Acclaimed author, food writer, cook, teacher and translator Lindy Wildsmith is a great believer in the importance of seasonal ingredients and connecting with the land, people and producers she meets as she pursues her love of food in her native Herefordshire and far beyond. Her appreciation of nature, the changing seasons and the countryside have inspired her interest in both curing, preserving and making drinks and given rise to many cookery books.
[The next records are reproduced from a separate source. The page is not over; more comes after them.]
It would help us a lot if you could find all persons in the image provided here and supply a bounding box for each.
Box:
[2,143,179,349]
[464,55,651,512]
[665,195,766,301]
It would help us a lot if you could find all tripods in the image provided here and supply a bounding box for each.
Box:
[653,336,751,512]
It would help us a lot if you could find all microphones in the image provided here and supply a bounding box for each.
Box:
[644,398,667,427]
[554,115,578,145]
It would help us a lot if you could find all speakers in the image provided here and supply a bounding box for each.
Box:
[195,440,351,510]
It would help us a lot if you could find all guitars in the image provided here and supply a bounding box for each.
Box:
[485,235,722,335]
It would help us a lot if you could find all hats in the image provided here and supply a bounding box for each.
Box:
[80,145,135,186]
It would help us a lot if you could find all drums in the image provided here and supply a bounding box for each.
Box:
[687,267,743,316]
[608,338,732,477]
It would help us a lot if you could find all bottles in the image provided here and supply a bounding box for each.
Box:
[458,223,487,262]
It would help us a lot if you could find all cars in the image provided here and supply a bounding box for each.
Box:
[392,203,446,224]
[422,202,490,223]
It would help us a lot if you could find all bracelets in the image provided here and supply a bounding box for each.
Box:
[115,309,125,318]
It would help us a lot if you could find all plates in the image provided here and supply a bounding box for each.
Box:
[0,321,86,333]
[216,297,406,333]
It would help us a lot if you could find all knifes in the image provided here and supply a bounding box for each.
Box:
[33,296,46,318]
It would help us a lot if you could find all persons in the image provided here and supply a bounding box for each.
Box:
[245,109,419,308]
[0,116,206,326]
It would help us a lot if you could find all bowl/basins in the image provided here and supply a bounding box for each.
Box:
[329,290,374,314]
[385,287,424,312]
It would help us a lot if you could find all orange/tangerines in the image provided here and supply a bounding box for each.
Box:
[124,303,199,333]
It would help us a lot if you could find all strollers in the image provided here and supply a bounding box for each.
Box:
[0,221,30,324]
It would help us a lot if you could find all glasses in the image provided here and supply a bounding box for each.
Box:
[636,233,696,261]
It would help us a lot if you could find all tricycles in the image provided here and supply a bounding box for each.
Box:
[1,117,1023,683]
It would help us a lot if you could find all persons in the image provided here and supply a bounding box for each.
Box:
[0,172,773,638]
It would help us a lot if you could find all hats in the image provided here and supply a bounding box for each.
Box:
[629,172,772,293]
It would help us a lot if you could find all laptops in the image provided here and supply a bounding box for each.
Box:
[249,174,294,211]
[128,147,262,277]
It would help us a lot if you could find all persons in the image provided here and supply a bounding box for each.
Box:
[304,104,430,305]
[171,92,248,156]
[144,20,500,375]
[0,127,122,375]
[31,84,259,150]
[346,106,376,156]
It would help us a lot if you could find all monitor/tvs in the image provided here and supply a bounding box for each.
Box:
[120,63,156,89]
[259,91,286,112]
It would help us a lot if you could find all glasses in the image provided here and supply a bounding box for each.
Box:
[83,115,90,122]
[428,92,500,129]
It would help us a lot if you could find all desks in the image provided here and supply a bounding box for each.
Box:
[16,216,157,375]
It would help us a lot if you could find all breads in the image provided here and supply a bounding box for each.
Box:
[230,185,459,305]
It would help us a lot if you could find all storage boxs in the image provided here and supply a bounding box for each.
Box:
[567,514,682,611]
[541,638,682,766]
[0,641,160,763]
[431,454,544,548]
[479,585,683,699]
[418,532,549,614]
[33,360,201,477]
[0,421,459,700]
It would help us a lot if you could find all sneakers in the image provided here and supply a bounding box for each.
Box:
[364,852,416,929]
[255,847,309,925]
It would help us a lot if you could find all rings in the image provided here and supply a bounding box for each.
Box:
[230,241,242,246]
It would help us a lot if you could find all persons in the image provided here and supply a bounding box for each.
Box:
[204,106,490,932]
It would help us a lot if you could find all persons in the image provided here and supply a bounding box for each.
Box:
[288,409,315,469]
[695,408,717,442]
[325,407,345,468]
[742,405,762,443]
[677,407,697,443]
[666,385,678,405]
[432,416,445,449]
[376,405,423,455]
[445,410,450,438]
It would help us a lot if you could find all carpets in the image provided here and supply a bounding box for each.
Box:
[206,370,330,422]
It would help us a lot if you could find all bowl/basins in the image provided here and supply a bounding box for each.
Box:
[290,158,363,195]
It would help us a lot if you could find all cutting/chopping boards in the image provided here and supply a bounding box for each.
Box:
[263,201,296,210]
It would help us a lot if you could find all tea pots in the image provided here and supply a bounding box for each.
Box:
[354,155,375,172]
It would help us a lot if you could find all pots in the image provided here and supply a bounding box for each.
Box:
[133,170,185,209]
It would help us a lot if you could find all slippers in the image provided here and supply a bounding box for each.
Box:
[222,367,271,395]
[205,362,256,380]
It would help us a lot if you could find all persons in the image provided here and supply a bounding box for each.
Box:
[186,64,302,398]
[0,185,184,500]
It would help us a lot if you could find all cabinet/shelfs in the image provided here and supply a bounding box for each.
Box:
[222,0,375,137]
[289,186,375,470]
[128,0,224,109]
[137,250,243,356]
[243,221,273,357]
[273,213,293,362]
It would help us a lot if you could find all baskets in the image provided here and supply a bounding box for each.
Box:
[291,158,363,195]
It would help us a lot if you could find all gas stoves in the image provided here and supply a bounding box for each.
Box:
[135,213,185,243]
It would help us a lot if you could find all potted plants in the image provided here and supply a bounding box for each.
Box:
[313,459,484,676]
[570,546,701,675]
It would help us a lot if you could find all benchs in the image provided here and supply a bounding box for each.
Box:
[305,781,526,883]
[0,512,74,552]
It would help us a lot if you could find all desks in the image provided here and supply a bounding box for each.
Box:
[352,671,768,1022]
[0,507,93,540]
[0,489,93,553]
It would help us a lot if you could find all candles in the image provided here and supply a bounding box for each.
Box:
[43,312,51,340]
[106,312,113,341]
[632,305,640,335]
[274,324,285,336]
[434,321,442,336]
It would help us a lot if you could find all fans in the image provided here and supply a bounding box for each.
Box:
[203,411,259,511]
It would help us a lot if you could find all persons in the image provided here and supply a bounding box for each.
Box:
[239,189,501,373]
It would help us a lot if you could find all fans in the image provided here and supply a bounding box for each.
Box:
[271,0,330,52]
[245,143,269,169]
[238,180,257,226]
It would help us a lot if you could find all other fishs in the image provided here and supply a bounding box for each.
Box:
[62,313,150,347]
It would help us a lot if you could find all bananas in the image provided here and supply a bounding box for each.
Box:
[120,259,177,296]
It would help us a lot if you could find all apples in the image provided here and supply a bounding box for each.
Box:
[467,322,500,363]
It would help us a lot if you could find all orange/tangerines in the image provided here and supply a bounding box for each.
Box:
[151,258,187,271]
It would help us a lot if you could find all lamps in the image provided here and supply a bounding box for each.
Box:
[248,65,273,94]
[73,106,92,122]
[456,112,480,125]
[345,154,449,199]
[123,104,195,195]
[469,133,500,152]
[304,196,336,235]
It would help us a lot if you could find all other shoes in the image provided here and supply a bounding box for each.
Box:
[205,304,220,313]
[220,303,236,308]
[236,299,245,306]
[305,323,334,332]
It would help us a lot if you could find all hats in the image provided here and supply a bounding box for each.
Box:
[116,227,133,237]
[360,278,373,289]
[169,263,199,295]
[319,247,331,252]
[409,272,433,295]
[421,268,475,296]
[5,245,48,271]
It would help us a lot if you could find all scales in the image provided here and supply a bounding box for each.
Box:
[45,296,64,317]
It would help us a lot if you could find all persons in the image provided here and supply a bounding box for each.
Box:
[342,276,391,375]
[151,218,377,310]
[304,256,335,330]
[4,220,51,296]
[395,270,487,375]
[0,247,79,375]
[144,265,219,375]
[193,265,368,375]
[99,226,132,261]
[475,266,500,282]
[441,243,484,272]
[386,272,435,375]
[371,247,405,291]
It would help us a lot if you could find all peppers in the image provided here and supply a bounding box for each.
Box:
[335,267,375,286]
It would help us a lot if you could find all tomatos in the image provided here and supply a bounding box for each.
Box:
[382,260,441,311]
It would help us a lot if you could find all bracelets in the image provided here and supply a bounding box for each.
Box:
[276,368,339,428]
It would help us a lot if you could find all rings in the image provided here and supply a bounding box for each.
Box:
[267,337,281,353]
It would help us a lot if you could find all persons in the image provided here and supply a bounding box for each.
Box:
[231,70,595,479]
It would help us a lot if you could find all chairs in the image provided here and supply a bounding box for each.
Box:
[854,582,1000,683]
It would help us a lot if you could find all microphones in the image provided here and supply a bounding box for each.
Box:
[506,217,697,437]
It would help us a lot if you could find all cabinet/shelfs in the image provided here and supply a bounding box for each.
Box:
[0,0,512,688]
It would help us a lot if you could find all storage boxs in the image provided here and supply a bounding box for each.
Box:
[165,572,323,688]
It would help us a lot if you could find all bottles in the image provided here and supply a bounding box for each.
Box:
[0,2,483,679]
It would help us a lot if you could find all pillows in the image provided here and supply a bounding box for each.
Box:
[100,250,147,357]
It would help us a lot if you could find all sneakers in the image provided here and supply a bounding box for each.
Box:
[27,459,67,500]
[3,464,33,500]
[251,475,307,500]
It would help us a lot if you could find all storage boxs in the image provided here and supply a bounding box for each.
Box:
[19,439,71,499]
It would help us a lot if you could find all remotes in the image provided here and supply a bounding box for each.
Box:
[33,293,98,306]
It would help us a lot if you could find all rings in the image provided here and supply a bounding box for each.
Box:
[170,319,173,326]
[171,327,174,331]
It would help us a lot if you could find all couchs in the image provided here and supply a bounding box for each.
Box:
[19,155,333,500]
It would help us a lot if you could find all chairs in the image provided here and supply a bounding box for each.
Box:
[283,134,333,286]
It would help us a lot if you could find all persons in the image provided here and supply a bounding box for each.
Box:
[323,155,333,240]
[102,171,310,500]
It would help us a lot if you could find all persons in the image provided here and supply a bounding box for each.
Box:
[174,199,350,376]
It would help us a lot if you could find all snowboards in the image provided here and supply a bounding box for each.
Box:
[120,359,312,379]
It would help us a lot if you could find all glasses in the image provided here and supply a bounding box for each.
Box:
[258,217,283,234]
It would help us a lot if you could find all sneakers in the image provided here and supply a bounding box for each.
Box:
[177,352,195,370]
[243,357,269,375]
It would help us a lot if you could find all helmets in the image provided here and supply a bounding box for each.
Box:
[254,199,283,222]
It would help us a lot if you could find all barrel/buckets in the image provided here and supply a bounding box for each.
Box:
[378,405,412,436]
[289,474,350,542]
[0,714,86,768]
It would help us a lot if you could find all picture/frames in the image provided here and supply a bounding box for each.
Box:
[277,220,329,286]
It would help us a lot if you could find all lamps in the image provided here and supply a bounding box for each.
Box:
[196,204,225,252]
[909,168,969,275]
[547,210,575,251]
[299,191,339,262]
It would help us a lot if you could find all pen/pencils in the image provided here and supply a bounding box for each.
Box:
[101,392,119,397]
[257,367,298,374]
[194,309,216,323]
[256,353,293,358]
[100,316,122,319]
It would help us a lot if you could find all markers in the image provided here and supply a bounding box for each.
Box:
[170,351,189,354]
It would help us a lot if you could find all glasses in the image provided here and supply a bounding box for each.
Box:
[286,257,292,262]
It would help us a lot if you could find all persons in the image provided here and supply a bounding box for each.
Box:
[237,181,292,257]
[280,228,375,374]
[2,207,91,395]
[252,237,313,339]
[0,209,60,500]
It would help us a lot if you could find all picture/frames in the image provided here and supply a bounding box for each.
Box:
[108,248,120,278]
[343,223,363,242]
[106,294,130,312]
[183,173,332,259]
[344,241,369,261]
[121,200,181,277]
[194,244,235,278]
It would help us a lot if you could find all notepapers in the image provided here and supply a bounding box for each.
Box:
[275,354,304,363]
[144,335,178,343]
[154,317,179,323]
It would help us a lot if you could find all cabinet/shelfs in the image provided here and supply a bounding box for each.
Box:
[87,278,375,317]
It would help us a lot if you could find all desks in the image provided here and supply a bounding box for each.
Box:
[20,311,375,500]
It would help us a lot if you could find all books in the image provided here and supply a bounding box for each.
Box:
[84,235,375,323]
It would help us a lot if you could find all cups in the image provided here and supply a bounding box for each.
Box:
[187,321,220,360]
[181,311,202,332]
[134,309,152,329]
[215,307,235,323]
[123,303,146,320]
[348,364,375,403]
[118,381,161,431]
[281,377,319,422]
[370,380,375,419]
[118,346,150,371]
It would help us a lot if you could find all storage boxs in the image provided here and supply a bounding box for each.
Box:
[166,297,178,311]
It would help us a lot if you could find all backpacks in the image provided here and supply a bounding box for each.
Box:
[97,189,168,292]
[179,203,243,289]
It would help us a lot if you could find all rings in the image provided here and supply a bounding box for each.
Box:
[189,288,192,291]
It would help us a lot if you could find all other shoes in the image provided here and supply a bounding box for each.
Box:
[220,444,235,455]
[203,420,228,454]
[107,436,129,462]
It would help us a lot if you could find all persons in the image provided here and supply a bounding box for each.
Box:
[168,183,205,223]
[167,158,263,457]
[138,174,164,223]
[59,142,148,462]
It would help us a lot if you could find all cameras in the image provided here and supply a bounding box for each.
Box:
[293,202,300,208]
As author of Cured, she was shortlisted for the André Simon award and the Guild of Food Writers best food book in 2011. Artisan Drinks, 2014 celebrates the pleasure to be had from making your own, everything from tisanes to champagne Research for her new book, Raw and Rare, on raw fish, meat, vegetable and fruit dishes altered her focus from the British countryside to coastal water and urban eateries and from the traditions of artisans to the creativity of international innovative chefs, here in the UK, South America, Japan, Italy and elsewhere. Fluent in Italian having spent many years in Italy, studying in Bologna and subsequently working and living in Rome, Lindy specializes in Italian regional cucina. She has written books and features on Italian food and most recently wrote the very popular Cicchetti with Valentina Harris (Venetian and other Italian food to share). She has also worked on translations of Italian cookery books. Teaching figures high when time allows. She has worked with Chef Franco Taruschio OBE (founder of the famed walnut Tree Inn) since his retirement more than fifteen years ago. For many years she ran the Chef’s Room fish and cookery school in Wales which was named Best in Wales in the British Cookery School Awards on a number of occasions. She now organizes pop up corporate and bespoke private cooking events. She teaches preserving and curing at The Artisan School of Food on the Welbeck Estate in Nottinghamshire and Italian cooking at Denman the WI cookery school near Abingdon.

Special subjects

English country food Italian regional cucina preserving, fermenting, smoking, curing, crudo, pasta, vegetables, fish, game,

Languages spoken

Fluent Italian French

Regular work

She teaches preserving and curing at The Artisan School of Food on the Welbeck Estate in Nottinghamshire and Italian cooking at Denman the WI cookery school near Abingdon. Pop up cooking days with Franco Taruschio

Advisory boards / Awards

As author of Cured, she was shortlisted for the André Simon award and the Guild of Food Writers best food book in 2011.